* Provided records:

┌────────

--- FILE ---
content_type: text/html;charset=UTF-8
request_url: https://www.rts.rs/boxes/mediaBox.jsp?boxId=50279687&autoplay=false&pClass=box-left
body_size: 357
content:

└────────

* What the exercise asks: Copy out the entire listing above exactly.

* Answer:
--- FILE ---
content_type: text/html;charset=UTF-8
request_url: https://www.rts.rs/boxes/mediaBox.jsp?boxId=50279687&autoplay=false&pClass=box-left
body_size: 357
content:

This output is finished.